Gaming

Is Magic Leap Worth The Hype?

magic-lea-goes-on-sale
Credit: Magic Leap

Magic Leap first came about some seven years ago and ever since, the company has been very secretive about the headset they were creating and have toiled for almost a decade working on technology that can impose virtual images over the real world. Before the product was even showed to the world, it managed to raise over $2.3 billion from Alibaba, J.P Morgan and Saudi Arabia, just to name a few of its backers.

It promised hardware that would “transcend what can be contained in a physical product” and its CEO, Rony Abovitz, dressed in a full space suit, had announced it in 2012, during a TedX talk. The talk lasted around 30 seconds.

Magic Leap created a stir with a video that showed what the Magic Leap One would be able to do, with virtual whales jumping through a sports hall and jellyfish floating through the room.  It all tumbled down when a demo was released, leaving users who were anticipating it a little disappointed, to say the least.

Now, the headset is finally here, up for sale for $2,295. It’s called Magic Leap One Creator Edition, it’s very much functional and does hold some advantages over its competitors, but they are not that many and not very big either.

The headset consists of three pieces, which include a headset, called Lightwear, a wearable computer dubbed the Lightpack and a handheld controller – the ‘totem’. The controller is fully tracked by the headset cameras, offering a wide range of motion and it’s pretty versatile.

The Lightpack is permanently wired to the headset and it holds a Tegra X2 chipset, 8GB of memory, 128GB of storage and a battery that can offer around three hours play time. It will only function indoors for now, in well-lit rooms, and there’s no mobile data options available on it yet, but AT&T might plan to sell the future version of the headset with wireless data plans.

For now the headset offers a handful of interactive experiences, while you have an NBA mixed reality app preview as well. Most of the apps cover the most clear uses such as swiping or ‘touching’, which makes the experience pretty minimal to begin with.

Another issue is the field of view – the headset does not lay the scene on top of everything around you, so that makes it hard for the user to actually see the objects that are either too close or too big for the headset’s field of view.
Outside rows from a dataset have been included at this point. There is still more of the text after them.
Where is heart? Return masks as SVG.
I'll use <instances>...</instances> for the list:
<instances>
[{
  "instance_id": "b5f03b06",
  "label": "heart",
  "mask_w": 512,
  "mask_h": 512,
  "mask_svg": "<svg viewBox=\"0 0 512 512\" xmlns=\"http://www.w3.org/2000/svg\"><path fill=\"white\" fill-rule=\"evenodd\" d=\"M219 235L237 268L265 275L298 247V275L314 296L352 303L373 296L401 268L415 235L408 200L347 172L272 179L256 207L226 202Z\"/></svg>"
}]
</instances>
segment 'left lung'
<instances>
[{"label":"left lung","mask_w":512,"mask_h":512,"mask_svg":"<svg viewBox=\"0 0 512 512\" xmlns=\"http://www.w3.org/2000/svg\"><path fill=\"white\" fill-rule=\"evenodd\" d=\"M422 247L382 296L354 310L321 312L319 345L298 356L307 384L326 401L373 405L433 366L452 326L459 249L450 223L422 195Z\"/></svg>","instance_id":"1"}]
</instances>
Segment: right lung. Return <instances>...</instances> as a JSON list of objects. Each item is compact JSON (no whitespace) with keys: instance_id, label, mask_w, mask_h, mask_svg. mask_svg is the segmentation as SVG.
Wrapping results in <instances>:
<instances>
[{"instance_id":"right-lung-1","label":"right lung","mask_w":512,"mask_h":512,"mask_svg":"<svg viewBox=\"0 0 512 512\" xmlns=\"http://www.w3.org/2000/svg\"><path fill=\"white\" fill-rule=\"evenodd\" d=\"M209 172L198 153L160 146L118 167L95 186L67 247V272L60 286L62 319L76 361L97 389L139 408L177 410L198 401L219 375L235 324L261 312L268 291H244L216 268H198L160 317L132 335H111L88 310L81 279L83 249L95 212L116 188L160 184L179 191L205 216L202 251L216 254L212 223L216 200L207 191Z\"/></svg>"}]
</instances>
While it has a 50-degree diagonal field of view, it’s clearly not enough to see the world as you normally would – medium-sized objects cut off when you approach them and entire rooms appear in patches.

There’s also a full-room experience such as the Tonandi, built for the band Sigur Ros where you can explore what looks like the bottom of the sea and every creature you touch makes a sound. The feature offers a beautiful underwater landscape, but it all feels very artificial and the image presented clips in half if the user is not staring directly at it.

Magic Leap Tonandi experience via user Thought Experiment on YouTube 

The tracking is good, though objects sometimes shift and appear transparent, while text appears fuzzy sometimes.

All in all, though the headset is impressive compared to what we currently have available on the market, Magic Leap still does not feel extremely different from the HoloLens.

The company might have set impossible standards for itself. Although we expect bigger things from Magic Leap in the future, for now, the bridge they said they will help us cross via AR is still a work in progress.